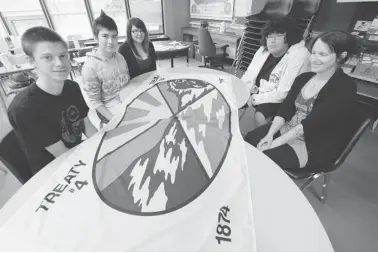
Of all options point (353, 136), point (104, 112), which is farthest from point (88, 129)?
point (353, 136)

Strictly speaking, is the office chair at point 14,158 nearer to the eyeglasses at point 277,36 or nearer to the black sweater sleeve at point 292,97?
the black sweater sleeve at point 292,97

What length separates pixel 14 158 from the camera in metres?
0.91

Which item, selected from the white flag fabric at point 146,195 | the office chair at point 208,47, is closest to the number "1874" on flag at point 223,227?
the white flag fabric at point 146,195

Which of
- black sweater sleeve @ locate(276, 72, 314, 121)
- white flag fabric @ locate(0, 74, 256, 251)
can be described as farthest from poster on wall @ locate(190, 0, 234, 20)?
white flag fabric @ locate(0, 74, 256, 251)

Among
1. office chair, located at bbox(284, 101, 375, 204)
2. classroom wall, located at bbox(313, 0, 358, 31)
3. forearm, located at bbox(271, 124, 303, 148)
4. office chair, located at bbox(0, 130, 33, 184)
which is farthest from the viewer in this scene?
classroom wall, located at bbox(313, 0, 358, 31)

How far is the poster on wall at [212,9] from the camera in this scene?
436 centimetres

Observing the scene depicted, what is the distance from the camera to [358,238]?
3.97ft

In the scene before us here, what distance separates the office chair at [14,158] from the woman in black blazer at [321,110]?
134 centimetres

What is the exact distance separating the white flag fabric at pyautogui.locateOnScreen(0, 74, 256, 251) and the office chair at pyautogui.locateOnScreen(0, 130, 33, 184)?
0.26 metres

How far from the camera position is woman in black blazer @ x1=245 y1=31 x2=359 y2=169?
1084 mm

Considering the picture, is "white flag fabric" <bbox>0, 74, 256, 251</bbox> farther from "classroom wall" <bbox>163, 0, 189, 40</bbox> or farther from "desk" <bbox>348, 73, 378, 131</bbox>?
"classroom wall" <bbox>163, 0, 189, 40</bbox>

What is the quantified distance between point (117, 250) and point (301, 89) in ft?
4.51

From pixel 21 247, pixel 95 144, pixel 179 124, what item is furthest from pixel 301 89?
pixel 21 247

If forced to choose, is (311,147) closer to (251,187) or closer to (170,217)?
(251,187)
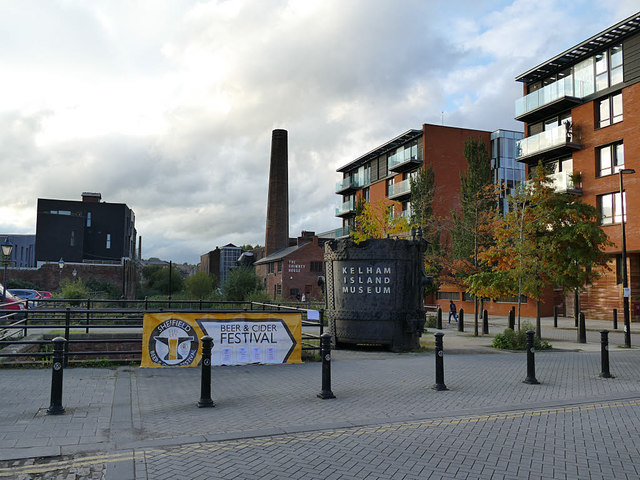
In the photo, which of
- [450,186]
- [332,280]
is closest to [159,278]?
[450,186]

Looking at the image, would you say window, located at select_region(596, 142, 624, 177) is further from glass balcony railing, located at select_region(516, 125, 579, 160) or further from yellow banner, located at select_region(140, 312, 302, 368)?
yellow banner, located at select_region(140, 312, 302, 368)

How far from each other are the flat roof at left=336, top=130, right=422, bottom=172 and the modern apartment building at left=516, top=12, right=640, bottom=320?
1462 cm

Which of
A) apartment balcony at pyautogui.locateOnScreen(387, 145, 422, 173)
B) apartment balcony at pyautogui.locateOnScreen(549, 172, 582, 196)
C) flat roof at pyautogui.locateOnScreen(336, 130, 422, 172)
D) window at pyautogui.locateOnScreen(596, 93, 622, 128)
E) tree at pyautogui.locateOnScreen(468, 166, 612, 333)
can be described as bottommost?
tree at pyautogui.locateOnScreen(468, 166, 612, 333)

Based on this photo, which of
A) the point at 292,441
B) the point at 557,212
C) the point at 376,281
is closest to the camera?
the point at 292,441

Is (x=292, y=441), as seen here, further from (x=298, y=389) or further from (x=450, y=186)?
(x=450, y=186)

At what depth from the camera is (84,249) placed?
6725 cm

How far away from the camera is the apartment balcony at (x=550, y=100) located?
31.1 meters

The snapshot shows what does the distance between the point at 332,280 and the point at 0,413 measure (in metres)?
9.71

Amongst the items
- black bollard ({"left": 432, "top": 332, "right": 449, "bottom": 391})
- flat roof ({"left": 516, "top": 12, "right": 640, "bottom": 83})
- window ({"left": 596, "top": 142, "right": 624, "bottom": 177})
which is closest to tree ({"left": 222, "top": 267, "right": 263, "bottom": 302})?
flat roof ({"left": 516, "top": 12, "right": 640, "bottom": 83})

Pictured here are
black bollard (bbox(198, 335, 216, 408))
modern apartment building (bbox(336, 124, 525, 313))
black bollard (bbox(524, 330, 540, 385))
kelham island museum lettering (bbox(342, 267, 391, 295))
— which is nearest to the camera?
black bollard (bbox(198, 335, 216, 408))

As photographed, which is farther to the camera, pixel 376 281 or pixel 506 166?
pixel 506 166

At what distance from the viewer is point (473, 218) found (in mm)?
31328

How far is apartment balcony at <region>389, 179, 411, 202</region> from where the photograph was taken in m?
47.3

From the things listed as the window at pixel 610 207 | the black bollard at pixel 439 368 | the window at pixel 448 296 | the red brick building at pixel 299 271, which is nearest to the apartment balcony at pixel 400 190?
the window at pixel 448 296
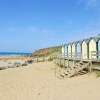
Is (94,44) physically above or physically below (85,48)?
above

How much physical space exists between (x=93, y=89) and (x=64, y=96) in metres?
2.12

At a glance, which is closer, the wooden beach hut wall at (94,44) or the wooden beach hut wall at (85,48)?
the wooden beach hut wall at (94,44)

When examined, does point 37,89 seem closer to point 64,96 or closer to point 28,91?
point 28,91

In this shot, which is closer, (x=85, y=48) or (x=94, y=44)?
(x=94, y=44)

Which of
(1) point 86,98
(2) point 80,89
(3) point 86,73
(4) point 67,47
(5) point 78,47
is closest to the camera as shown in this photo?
(1) point 86,98

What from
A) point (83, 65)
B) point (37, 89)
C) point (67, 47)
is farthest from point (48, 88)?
point (67, 47)

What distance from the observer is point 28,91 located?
16.2 metres

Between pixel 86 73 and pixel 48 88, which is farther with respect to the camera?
pixel 86 73

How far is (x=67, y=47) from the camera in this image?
32.7 m

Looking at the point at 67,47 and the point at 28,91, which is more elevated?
the point at 67,47

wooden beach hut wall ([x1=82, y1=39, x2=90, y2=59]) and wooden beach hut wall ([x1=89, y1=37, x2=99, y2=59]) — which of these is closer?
wooden beach hut wall ([x1=89, y1=37, x2=99, y2=59])

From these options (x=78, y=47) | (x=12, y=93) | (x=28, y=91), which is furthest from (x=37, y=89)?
(x=78, y=47)

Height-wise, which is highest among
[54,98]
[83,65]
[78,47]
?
[78,47]

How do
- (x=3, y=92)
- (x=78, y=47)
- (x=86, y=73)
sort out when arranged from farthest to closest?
1. (x=78, y=47)
2. (x=86, y=73)
3. (x=3, y=92)
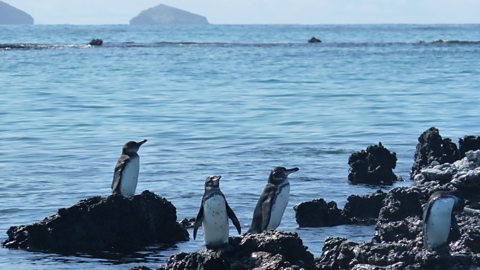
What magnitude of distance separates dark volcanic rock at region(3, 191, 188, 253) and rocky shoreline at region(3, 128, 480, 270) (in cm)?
1

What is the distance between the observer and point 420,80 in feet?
177

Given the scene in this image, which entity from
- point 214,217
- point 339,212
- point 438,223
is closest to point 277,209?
point 214,217

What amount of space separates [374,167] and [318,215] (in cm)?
457

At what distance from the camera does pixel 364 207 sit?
16.4 m

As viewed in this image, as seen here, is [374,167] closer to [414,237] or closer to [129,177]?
[129,177]

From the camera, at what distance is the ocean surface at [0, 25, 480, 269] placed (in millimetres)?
19391

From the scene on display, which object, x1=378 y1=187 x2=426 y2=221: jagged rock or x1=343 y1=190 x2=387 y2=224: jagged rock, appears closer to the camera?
x1=378 y1=187 x2=426 y2=221: jagged rock

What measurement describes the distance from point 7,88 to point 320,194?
110 ft

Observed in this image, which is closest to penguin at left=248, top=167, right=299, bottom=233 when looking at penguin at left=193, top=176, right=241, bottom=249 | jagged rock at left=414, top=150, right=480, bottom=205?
penguin at left=193, top=176, right=241, bottom=249

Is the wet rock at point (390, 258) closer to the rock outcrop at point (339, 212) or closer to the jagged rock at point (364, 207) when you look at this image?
the rock outcrop at point (339, 212)

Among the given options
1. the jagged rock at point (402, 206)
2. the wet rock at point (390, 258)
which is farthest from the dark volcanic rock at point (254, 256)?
the jagged rock at point (402, 206)

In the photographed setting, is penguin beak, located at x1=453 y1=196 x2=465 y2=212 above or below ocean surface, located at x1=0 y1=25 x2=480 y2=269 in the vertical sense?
above

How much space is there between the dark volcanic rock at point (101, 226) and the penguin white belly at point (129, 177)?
136 cm

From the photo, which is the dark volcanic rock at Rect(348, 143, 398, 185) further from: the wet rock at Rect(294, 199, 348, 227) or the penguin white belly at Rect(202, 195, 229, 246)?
the penguin white belly at Rect(202, 195, 229, 246)
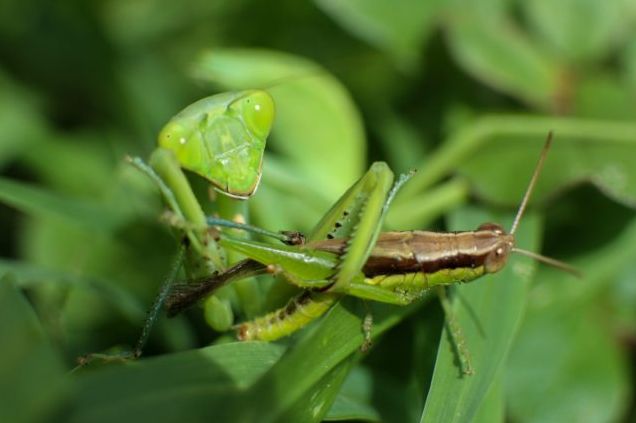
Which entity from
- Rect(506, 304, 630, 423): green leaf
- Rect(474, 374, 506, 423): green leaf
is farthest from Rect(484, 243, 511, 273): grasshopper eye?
Rect(506, 304, 630, 423): green leaf

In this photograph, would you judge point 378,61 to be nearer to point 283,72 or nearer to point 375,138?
point 375,138

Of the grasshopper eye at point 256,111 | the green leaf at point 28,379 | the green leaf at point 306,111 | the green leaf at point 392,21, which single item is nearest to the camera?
the green leaf at point 28,379

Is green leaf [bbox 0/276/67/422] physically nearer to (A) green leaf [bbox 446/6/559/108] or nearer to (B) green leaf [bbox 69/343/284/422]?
(B) green leaf [bbox 69/343/284/422]

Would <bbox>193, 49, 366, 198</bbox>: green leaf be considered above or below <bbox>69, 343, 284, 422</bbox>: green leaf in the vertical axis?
above

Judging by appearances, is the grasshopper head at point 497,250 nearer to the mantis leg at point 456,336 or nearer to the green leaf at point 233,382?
the mantis leg at point 456,336

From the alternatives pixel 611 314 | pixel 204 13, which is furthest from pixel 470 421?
pixel 204 13

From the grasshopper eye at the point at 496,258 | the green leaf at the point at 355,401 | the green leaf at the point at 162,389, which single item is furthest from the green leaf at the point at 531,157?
the green leaf at the point at 162,389

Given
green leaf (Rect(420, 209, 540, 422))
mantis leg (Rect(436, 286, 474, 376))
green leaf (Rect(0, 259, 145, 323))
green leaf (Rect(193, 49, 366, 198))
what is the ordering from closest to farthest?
green leaf (Rect(420, 209, 540, 422)), mantis leg (Rect(436, 286, 474, 376)), green leaf (Rect(0, 259, 145, 323)), green leaf (Rect(193, 49, 366, 198))
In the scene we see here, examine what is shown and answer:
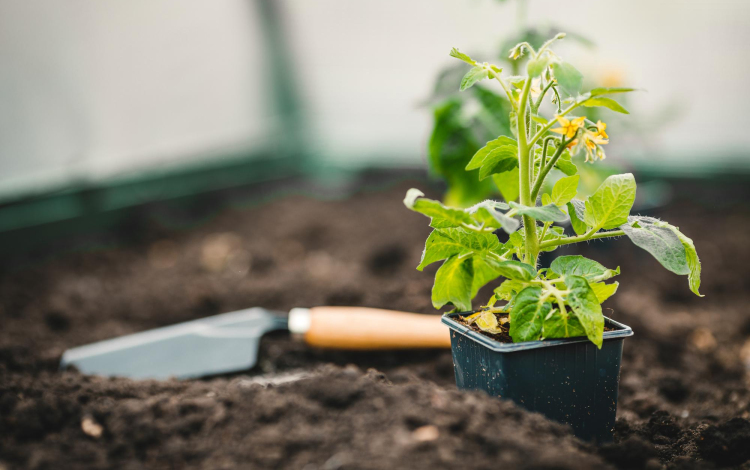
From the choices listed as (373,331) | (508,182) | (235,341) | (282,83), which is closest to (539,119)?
(508,182)

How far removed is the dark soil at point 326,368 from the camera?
64 cm

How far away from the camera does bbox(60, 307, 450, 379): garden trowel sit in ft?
3.99

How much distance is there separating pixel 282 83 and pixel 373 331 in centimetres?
242

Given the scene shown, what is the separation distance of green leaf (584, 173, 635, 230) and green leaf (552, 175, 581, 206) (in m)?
0.03

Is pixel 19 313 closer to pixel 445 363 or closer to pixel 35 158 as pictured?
pixel 35 158

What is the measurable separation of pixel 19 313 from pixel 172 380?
0.88m

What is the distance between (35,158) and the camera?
84.4 inches

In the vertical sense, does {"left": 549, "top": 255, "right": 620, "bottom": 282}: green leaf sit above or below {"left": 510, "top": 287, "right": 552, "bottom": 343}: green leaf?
above

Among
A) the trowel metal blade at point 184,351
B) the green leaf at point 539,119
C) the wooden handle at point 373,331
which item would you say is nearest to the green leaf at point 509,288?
the green leaf at point 539,119

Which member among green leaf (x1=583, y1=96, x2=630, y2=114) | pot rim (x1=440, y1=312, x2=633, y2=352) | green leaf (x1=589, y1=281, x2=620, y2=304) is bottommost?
pot rim (x1=440, y1=312, x2=633, y2=352)

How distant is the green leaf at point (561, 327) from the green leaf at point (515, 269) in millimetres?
58

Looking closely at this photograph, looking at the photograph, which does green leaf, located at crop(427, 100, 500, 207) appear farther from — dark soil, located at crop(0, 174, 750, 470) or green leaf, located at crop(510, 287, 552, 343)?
green leaf, located at crop(510, 287, 552, 343)

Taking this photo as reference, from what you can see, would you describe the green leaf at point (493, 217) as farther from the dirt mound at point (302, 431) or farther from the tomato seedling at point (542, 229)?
the dirt mound at point (302, 431)

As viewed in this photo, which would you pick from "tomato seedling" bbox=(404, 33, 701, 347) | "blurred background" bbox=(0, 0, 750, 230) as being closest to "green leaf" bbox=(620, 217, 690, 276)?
"tomato seedling" bbox=(404, 33, 701, 347)
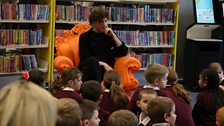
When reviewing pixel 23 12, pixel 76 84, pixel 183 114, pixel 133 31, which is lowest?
pixel 183 114

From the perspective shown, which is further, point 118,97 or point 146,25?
point 146,25

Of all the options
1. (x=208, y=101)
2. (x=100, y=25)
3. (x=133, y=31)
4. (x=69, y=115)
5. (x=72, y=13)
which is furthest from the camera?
(x=133, y=31)

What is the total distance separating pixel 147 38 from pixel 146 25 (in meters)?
0.24

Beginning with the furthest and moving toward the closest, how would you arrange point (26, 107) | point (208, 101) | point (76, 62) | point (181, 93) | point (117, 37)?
point (76, 62) → point (117, 37) → point (208, 101) → point (181, 93) → point (26, 107)

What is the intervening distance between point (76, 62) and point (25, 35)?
4.46ft

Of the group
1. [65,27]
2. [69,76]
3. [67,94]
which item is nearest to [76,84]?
[69,76]

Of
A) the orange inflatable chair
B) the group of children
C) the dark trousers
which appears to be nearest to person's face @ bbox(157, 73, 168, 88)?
→ the group of children

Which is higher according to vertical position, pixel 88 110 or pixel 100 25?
pixel 100 25

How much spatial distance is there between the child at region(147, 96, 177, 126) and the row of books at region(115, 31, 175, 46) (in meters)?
3.93

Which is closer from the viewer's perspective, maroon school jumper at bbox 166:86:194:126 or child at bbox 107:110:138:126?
child at bbox 107:110:138:126

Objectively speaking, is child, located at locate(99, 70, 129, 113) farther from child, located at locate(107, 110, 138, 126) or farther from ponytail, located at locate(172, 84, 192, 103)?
child, located at locate(107, 110, 138, 126)

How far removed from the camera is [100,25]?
4.54 metres

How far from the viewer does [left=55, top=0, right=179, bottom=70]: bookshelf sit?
6.41 metres

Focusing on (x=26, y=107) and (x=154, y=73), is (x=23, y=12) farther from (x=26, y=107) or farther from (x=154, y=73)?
(x=26, y=107)
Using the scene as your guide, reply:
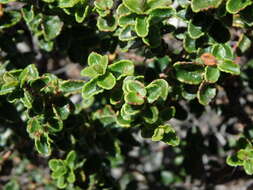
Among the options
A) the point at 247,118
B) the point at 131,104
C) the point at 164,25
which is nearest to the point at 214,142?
the point at 247,118

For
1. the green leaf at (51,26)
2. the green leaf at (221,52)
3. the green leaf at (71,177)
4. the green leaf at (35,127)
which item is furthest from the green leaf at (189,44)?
the green leaf at (71,177)

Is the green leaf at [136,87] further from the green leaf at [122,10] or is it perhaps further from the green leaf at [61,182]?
the green leaf at [61,182]

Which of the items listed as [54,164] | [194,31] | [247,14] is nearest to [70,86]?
[54,164]

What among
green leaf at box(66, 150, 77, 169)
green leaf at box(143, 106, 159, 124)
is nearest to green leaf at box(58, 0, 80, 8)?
green leaf at box(143, 106, 159, 124)

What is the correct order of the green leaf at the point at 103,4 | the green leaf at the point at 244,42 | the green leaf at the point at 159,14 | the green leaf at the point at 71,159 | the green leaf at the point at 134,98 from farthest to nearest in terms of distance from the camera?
1. the green leaf at the point at 71,159
2. the green leaf at the point at 244,42
3. the green leaf at the point at 103,4
4. the green leaf at the point at 159,14
5. the green leaf at the point at 134,98

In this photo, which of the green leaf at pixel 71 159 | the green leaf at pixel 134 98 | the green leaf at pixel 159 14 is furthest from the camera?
the green leaf at pixel 71 159

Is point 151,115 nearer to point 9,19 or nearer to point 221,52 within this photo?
point 221,52

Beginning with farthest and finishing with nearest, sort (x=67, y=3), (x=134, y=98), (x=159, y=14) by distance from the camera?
(x=67, y=3)
(x=159, y=14)
(x=134, y=98)
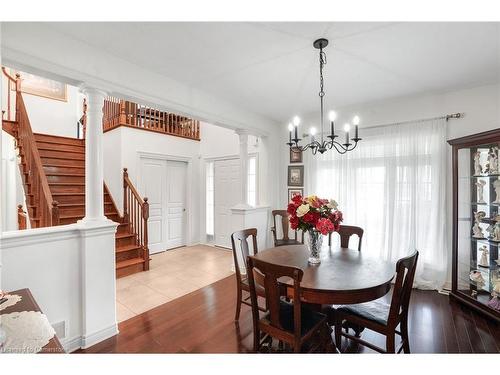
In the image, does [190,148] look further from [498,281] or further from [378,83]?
[498,281]

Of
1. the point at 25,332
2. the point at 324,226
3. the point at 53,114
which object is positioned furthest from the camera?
the point at 53,114

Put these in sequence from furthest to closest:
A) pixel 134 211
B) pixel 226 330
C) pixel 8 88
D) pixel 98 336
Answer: pixel 8 88 → pixel 134 211 → pixel 226 330 → pixel 98 336

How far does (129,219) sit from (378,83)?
14.1 ft

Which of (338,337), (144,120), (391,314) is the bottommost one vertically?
(338,337)

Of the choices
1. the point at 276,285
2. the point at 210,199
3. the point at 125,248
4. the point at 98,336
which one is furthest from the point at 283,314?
the point at 210,199

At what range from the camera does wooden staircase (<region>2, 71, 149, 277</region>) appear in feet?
11.0

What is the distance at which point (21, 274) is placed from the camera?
1.79 metres

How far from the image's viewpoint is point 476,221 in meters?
2.85

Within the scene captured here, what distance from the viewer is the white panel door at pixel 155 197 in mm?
5004

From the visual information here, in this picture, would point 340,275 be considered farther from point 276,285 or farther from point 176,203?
point 176,203

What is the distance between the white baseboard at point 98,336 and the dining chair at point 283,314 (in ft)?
4.43

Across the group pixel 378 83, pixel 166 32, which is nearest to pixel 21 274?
pixel 166 32

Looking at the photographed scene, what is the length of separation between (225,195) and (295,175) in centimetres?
175

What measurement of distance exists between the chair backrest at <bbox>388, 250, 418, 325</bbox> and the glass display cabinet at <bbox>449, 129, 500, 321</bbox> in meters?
1.55
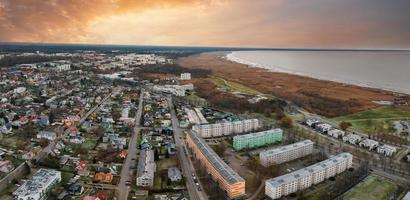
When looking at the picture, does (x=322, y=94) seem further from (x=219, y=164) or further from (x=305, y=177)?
(x=219, y=164)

▶ _Exercise objective_: Rewrite the lines from the line with "Is (x=292, y=441), as" up to and including the line with "31.1 meters", changing "camera" to "viewer" and keeping everything else the same.

▶ _Solution to the problem_:
Is (x=292, y=441), as seen here, further from (x=298, y=389) or further from (x=450, y=186)?
(x=450, y=186)

At what depth from the viewer is (84,249) placed?
6725 cm

How far away from the viewer is the apartment balcony at (x=550, y=100) located?
31.1 meters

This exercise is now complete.